### [Exercise requirements]
Your response should reproduce every line of the entries that contains the word "Marcia".

### [Given records]
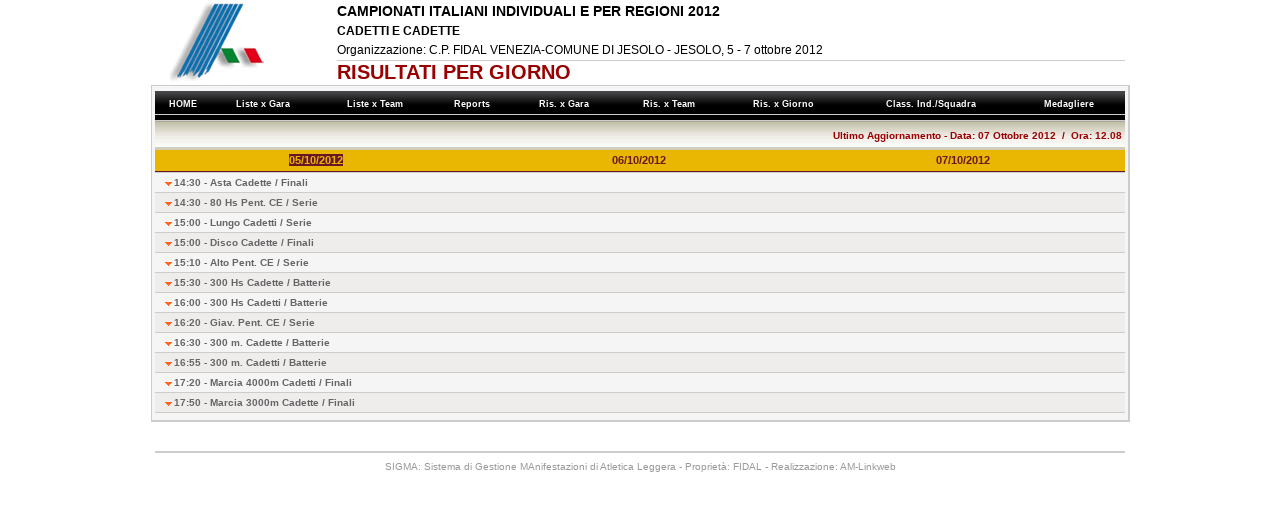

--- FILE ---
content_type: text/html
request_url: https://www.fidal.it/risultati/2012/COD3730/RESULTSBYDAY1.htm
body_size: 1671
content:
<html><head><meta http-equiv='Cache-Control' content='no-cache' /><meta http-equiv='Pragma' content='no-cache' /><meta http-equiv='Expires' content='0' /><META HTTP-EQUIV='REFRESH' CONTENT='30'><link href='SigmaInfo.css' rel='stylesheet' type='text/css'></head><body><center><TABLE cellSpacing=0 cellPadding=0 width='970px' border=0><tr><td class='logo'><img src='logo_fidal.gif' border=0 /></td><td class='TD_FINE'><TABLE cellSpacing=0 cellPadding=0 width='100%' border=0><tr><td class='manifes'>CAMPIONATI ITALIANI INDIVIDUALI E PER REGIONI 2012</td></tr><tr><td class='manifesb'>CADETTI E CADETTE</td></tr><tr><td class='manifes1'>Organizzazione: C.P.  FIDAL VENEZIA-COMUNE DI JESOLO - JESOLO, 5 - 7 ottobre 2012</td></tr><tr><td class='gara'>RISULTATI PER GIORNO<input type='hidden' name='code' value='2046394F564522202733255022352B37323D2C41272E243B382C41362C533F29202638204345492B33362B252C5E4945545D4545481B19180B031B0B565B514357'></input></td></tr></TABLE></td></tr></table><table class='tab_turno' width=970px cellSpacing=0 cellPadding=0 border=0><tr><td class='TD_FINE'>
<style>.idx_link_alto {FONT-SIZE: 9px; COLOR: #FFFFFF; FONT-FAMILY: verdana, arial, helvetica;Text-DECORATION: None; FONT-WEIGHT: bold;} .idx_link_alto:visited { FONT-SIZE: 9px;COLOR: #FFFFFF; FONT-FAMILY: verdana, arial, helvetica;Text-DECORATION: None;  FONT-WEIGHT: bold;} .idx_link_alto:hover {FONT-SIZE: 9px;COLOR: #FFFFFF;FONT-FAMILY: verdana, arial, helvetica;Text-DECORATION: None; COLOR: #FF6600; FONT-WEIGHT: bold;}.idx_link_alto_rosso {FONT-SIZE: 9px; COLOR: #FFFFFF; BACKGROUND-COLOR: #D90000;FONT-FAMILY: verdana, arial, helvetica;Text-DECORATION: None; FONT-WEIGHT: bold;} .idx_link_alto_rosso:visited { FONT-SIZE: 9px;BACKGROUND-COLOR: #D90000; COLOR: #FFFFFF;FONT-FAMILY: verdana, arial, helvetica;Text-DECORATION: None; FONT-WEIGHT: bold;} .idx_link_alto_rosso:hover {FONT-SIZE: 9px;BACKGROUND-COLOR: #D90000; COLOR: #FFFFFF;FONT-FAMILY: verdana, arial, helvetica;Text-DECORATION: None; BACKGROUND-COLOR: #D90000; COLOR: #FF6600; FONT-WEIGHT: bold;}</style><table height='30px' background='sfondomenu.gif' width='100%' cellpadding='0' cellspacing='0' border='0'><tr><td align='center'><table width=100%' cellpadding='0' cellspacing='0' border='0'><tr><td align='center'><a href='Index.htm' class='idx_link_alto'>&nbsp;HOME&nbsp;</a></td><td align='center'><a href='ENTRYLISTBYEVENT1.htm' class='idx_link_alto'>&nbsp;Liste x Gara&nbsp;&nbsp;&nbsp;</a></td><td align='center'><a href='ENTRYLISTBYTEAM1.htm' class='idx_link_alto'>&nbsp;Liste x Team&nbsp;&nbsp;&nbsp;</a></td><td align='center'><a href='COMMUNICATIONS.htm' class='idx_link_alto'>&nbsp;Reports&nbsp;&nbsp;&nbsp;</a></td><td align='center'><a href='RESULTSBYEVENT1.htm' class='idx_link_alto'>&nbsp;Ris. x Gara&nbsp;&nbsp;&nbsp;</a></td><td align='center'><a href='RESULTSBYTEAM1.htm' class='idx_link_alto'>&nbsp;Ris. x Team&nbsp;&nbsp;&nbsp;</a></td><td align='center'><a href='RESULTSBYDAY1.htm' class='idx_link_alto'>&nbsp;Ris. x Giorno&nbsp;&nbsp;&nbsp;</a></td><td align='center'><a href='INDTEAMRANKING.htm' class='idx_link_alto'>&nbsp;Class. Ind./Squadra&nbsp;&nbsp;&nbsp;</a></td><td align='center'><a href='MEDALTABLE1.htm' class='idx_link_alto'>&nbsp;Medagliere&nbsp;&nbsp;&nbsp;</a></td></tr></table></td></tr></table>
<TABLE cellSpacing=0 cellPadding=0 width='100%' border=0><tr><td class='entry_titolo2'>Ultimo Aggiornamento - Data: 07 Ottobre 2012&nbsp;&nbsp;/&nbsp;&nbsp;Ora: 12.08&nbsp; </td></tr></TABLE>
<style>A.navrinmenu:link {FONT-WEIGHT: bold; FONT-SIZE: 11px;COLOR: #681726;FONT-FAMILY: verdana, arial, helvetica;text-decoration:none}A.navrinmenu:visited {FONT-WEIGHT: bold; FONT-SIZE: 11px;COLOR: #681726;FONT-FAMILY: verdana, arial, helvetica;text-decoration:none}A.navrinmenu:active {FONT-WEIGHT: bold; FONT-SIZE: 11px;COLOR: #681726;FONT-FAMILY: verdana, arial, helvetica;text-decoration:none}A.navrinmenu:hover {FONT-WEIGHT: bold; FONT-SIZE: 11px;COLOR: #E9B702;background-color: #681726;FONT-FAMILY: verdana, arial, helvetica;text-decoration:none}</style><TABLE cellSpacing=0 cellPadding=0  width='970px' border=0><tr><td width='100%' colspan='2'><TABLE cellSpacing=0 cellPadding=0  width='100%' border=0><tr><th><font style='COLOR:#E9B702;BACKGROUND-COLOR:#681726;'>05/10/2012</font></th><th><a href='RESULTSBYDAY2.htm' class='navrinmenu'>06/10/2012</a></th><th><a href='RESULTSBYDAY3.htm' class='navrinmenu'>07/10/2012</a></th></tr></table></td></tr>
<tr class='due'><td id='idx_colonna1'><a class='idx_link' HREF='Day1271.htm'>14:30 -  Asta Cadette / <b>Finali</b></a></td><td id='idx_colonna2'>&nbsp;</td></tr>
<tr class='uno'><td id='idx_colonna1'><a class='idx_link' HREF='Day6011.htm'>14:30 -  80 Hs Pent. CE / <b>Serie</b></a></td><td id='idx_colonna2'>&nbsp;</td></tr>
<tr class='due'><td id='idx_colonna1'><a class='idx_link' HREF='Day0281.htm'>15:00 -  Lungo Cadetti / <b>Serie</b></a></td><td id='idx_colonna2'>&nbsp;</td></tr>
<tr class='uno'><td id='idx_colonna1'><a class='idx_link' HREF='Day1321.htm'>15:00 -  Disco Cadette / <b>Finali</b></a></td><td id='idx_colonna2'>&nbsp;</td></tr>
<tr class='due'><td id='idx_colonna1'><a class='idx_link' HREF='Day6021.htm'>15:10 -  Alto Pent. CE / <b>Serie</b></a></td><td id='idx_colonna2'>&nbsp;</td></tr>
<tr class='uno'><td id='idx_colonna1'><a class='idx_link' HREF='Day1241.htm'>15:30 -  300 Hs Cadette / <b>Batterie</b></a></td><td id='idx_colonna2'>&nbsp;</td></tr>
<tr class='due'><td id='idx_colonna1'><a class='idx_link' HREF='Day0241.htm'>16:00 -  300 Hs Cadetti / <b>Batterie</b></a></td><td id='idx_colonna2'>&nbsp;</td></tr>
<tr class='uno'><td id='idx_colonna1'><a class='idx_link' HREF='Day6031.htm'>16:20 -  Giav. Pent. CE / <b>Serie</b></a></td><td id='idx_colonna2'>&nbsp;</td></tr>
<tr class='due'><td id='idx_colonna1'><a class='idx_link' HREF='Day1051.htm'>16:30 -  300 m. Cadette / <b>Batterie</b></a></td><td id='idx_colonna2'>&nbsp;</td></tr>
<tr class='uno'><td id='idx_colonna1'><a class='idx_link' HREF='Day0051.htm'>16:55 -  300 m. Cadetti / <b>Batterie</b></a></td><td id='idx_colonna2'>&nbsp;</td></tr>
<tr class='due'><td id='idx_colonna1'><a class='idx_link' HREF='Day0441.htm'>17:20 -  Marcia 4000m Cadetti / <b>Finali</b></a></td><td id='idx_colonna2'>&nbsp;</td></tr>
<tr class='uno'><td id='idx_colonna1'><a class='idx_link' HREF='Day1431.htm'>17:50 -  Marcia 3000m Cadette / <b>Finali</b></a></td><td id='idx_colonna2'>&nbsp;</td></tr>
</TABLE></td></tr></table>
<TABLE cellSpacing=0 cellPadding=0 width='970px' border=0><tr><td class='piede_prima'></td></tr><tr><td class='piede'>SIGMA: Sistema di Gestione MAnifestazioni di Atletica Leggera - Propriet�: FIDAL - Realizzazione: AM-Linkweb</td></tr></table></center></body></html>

### [Reply]
<tr class='due'><td id='idx_colonna1'><a class='idx_link' HREF='Day0441.htm'>17:20 -  Marcia 4000m Cadetti / <b>Finali</b></a></td><td id='idx_colonna2'>&nbsp;</td></tr>
<tr class='uno'><td id='idx_colonna1'><a class='idx_link' HREF='Day1431.htm'>17:50 -  Marcia 3000m Cadette / <b>Finali</b></a></td><td id='idx_colonna2'>&nbsp;</td></tr>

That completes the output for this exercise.